C’est un chapitre inédit que Louis Vuitton a ouvert fin août 2025, en lançant officiellement sa toute première collection de maquillage. Baptisée simplement La Beauté Louis Vuitton, la ligne fait entrer la Maison dans un secteur déjà très concurrentiel avec, fidèle à son style, une proposition radicalement luxueuse. Et un détail qui ne passe pas inaperçu : ses rouges à lèvres deviennent d’un coup les plus chers du marché.

Au cœur du projet, une figure qui n’a rien d’anodin. La direction artistique a été confiée à dame Pat McGrath, grande prêtresse de la couleur et des textures haute-performance, dont les collaborations backstage avec la Maison ne datent pas d’hier. Forte de ses 30 ans d’influence dans l’univers beauté et mode, McGrath insuffle ici une vision qui conjugue performance et audace.

© presse Louis Vuitton

55 rouges à lèvres, 55 déclarations

Le produit phare ? Une gamme de 55 rouges à lèvres, clin d’œil discret aux initiales «LV» en chiffres romains.
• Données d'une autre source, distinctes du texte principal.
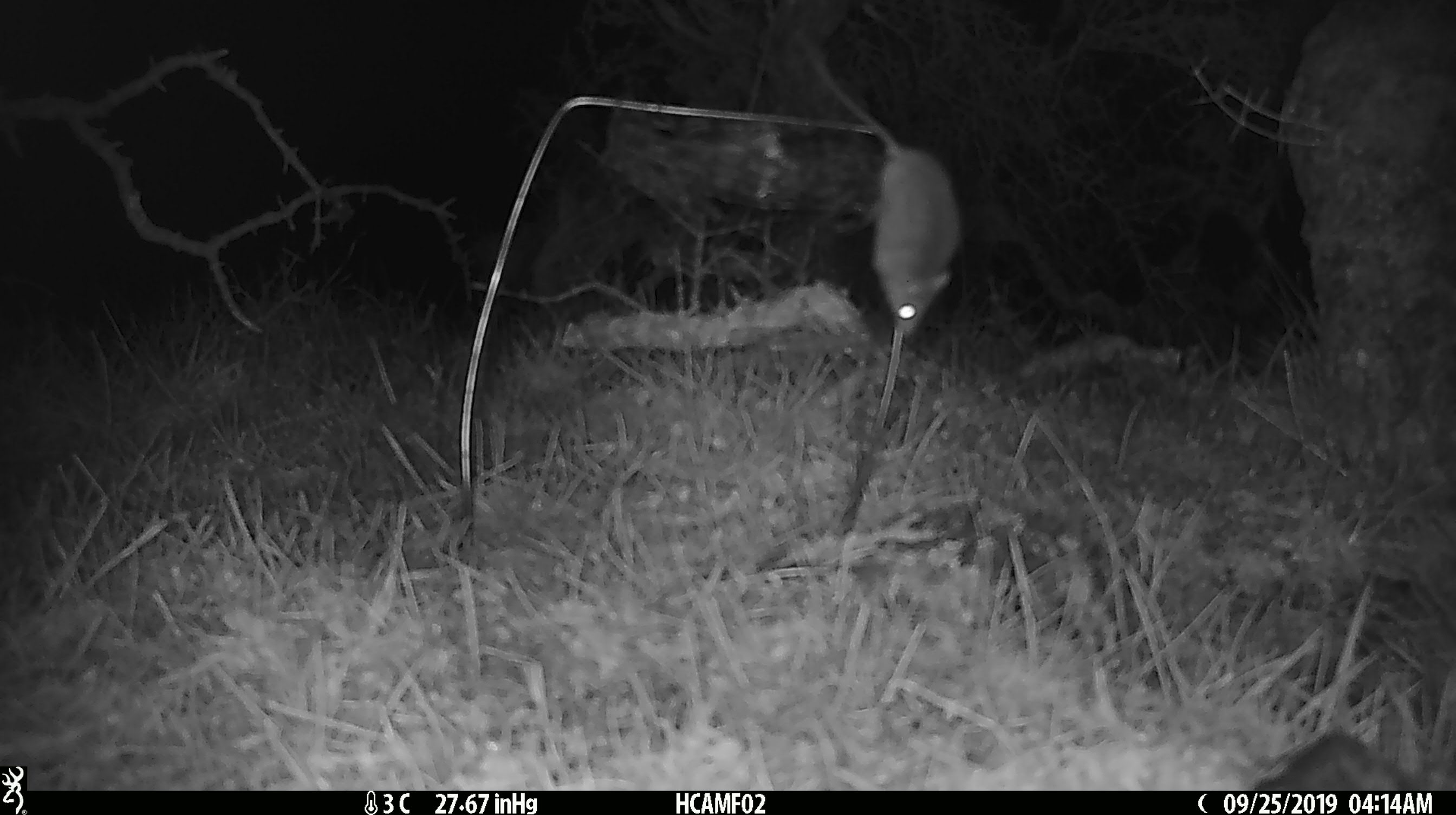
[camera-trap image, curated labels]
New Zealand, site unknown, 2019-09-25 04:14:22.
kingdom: Animalia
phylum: Chordata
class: Mammalia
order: Rodentia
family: Muridae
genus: Mus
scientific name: Mus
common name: mouse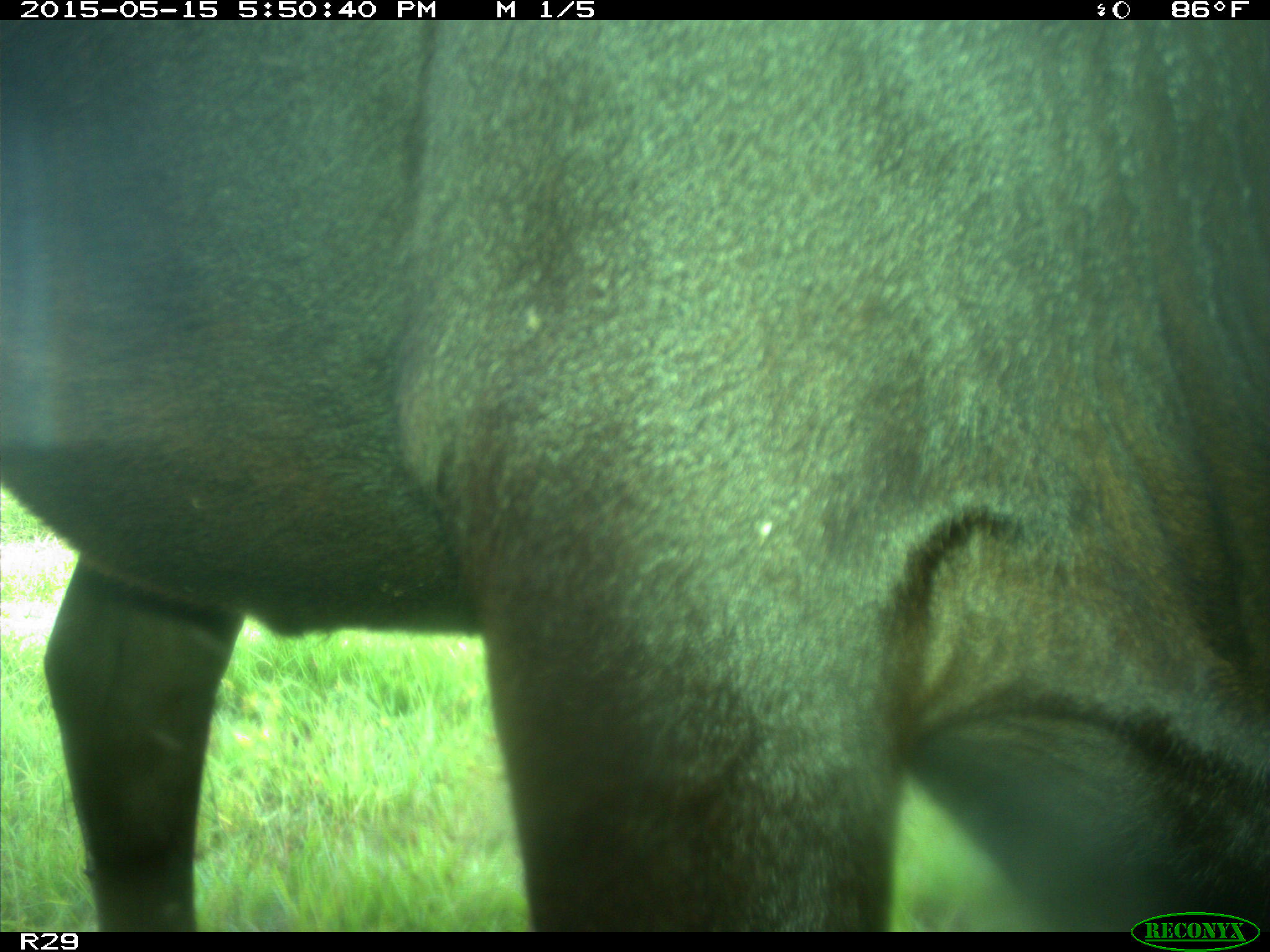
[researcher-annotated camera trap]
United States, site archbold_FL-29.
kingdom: Animalia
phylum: Chordata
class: Mammalia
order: Artiodactyla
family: Bovidae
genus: Bos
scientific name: Bos taurus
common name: domestic cow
Les nuances s’organisent en deux familles : creamy satin (27 teintes) pour un fini lumineux, et velvet matte (28 teintes) pour un résultat plus intense. Les formules, à 85 % composées de base soin, intègrent du beurre de karité, de l’acide hyaluronique et des extraits de fleurs signature comme le mimosa, la rose et le jasmin. La promesse est claire : hydratation jusqu’à 12h et tenue de la couleur pendant 8h.

Mais l’innovation ne s’arrête pas là. Pour la première fois chez Louis Vuitton, le parfum s’invite dans le maquillage. Chaque rouge à lèvres est infusé d’une signature olfactive conçue par Jacques Cavallier Belletrud, maître parfumeur de la Maison.

Les ombres et les baumes

La collection comprend aussi huit palettes de fards à paupières, les LV ombres, composées chacune de trois teintes faciles à porter et d’une quatrième, plus audacieuse. Les finis vont du mat profond au scintillant irisé, avec des formules enrichies en pigments purs, squalane végétal et extrait d’huile de caméline pour un rendu seconde peau. On retient notamment les harmonies Monogram rouge, Nude mirage ou Beige memento, qui traduisent la volonté d’ancrer le maquillage dans l’héritage de la Maison.

Du côté des baumes, dix teintes translucides prolongent le geste maquillage dans une version plus discrète et nourrissante. Ici aussi, le soin prime : 48h d’hydratation, fini flouté et confort maximal.

Objets du désir, prix très discutés

Tous les produits ont été pensés comme des objets à collectionner. Le designer industriel Konstantin Grcic a conçu des écrins en aluminium et laiton, rechargeables, avec une esthétique sobre mais immédiatement reconnaissable : anneau doré inspiré des malles Louis Vuitton, fermoir inspiré de la fleur iconique, raisin monogrammé, gravure de la teinte. Des détails qui contribuent à en faire des pièces quasi-bijou.

Mais cette ambition esthétique a un prix. Le rouge à lèvres complet est affiché à 140 €, les recharges à 60 €, les palettes à 220 € (recharge : 80 €). Des tarifs qui suscitent déjà des réactions, même dans un univers habitué au luxe. Certaines voix s’interrogent sur la frontière entre excellence artisanale et élitisme esthétique. Sans chercher à s’expliquer, la Maison semble assumer pleinement ce positionnement hors norme.

La beauté, toujours liée au voyage

Comme un écho à son passé de malletier, Louis Vuitton accompagne cette collection d’accessoires : une malle coiffeuse en édition ultra-limitée, hommage aux pièces créées dans les années 1920 pour des artistes comme la soprano Marthe Chenal ou le compositeur Jan Paderewski, ainsi qu’une série d’étuis miniatures en toile monogram pour pinceaux, papiers matifiants et rouges à lèvres. Trois pochettes exclusives (Monogram rouge, Rouge louis, Tender bliss) viennent compléter cette offre beauté qui s’étend aussi à la maroquinerie.

Avec ce lancement, Louis Vuitton ne cherche pas à séduire le plus grand nombre. La beauté LV s’adresse aux fidèles de la Maison, à celles et ceux pour qui le maquillage est un prolongement du geste couture, du voyage, du patrimoine et de la transmission. Chaque objet est pensé pour durer, être rechargé, gardé, transmis.

Que l’on adhère ou pas à son prix, l’ambition est claire : faire du maquillage une discipline à part entière dans l’univers créatif de la Maison.